Have you ever known, for solid reasons, that you should or shouldn’t do something, but gone ahead and behaved differently? (Confession: I had chocolate before breakfast). Have you ever come to the realisation that your behaviour may be having a negative impact on others, despite your best intentions? Humans are complex critters. We spend a lot of time generating and acquiring knowledge, yet we often don’t behave in accordance with that knowledge. In other words, just LEARNING or KNOWING something doesn’t mean our behaviour will change. Which has huge implications regarding animal welfare. As Professor John Webster has said before, “what matters to animals is not what we think, it’s what we do.”
What we do is influenced by all kinds of things – knowledge, emotional states, attitudes and internal physiological states. Suzanne Rogers is organising a conference on Human Behaviour Change and AnimalWelfare in the UK in September. I asked her about the connection between animal welfare and human behaviour change.
Why is human behaviour relevant to animal welfare?
The root cause of arguably most animal suffering is human behaviour, whether directly or indirectly. Traditional approaches to improving animal welfare, however, have focused on providing a service (such as accessible veterinary treatment), or campaigning for people to change their consumer habits. The understanding of why people do what they do, don’t do what you’d like them to, and usually do not change their behaviour, is the holy grail of anyone with something to sell, a campaign to promote or a desire to improve the world whether for humans or animals.
For animal welfare programmes to be efficient and effective we really must start to put more emphasis on the root causes, and the key root cause is human behaviour.
How did the idea of this conference come about?
In 2007 I was employed by the World Society for the Protection of Animals (WSPA, now World Animal Protection) to develop our working equine projects in a more sustainable way than they were at the time. There was frustration that helping horses seemed like pouring money into a bottomless pot and although there were education elements to the projects the communities were not seeing a lasting change in management and practices that were causing compromised animal welfare. I researched how other sectors attempt to create sustainable changes and discovered that behaviour change of humans has been studied by experts in marketing, psychology, development, and health and education programmes - the knowledge was out there and could be applied to what humans do to animals but had not been fully utilized by most of us working in animal welfare.

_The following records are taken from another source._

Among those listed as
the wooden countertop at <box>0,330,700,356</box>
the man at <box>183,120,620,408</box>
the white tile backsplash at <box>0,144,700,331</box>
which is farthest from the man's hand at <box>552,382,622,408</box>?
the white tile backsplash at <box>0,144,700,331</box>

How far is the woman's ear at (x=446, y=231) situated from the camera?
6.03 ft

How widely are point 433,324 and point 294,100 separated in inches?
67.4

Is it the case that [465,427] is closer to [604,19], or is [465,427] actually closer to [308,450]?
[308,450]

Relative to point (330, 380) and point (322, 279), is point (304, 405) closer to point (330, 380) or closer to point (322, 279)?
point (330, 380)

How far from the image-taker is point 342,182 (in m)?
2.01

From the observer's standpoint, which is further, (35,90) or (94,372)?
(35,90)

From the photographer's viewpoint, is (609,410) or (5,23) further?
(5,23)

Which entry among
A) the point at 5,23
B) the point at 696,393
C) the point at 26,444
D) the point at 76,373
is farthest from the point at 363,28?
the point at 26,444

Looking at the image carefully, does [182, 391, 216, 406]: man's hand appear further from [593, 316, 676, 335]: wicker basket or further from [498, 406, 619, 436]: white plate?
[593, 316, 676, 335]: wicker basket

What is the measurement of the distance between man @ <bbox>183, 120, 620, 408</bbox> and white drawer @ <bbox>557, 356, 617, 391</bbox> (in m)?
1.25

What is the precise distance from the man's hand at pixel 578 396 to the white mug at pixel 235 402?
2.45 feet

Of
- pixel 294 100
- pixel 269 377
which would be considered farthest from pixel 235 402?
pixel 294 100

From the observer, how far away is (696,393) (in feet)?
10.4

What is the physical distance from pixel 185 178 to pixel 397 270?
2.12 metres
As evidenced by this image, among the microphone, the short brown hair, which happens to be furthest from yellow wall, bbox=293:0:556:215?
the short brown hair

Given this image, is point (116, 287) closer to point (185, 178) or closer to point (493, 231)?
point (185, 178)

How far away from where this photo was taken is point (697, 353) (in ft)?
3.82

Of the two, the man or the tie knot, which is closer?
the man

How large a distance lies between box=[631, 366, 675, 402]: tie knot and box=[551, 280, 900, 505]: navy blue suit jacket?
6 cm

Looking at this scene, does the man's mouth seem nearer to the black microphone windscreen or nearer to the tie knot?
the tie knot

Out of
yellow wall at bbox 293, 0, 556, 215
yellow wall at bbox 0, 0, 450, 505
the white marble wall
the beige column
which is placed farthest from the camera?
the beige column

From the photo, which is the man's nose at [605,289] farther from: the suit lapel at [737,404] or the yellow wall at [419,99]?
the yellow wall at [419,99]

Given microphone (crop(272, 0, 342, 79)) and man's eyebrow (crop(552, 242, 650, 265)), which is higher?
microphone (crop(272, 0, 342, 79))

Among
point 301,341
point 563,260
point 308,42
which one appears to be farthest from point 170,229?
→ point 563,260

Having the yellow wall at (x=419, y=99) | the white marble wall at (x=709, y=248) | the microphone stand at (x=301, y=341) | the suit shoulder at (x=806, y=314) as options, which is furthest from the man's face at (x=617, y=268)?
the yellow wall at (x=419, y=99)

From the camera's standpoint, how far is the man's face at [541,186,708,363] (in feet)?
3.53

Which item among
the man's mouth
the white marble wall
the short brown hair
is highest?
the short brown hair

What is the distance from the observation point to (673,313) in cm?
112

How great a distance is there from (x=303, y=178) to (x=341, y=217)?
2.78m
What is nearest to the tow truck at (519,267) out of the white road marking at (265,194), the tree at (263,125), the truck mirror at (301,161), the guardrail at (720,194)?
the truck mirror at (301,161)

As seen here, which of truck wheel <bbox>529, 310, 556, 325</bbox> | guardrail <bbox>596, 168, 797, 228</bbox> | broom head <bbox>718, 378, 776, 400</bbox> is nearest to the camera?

As I was working on changing the equine programmes towards a community-based participatory approach to improving welfare I realised that the underlying principles are relevant to all animal welfare issues and I started working on other topics. I had a mouthful of a job title at one point "Programmes Manager for Human Behaviour Change for Animal Welfare" and worked on many different programmes at WSPA.
I realised that other people in other organisations were thinking the same way as me but often working in isolation. I built some strong contacts, a small community of peers all thirsty for knowledge about human behaviour change to apply to our work, many of whom will be at the conference in September.
In 2011 I left WSPA to work independently as an animal welfare consultant. The first Human Behaviour Change workshop I organised was called 'Human Behaviour Change for Animal Welfare Campaigners" and took place in 2012. The second one in 2014 focused on people working in 1-1 situations to change people's behaviour - vets, behaviourists, animal trainers etc. And after that event I was ready to organise a larger conference, and here we are!
What are the key themes?
Changing the world for animals - one person, one community and one world at a time!
The themes overlap as some principles, techniques and tools for changing human behaviour apply whatever the scale.
What are the intended outcomes?
The importance of considering human behaviour change (HBC) will be highlighted and better understood by those organisations and individuals working to improve animal welfare.
Core elements of HBC theory will be covered through key presentations from leading experts.
The practical application of the key theories will be discussed and shared between delegates through real life examples.
The embedding of HBC in inter-sectoral collaboration, innovation and policy will have been encouraged.
Novel methods for the monitoring and evaluation of HBC approaches will be explored and evidence-based information illustrating its value will be put forward.
A better way of describing the outcome is through this saying "Tell me and I forget, Show me and I remember, Involve me and I truly understand" Anon. This conference is aiming to involve people in an interactive fun engaging way so that delegates truly understand the importance of addressing human behaviour to drive change for animals.
Any other messages you'd like to get out to veterinarians and veterinary students?
A common misconception about how people process information is that raising awareness leads to behaviour change. Consider nutrition campaigns – it is thought that the majority of the population in the UK know that it is recommended to eat five portions of fruit and vegetables a day but a poll by the World Cancer Research Fund (WCRF) in 2012 showed that only one in five people actually do. Knowing something does not often lead to a change in behaviour and this is worth exploring because a significant part of the vet’s role is to cause the client to do, or not do, something for the benefit of their animal.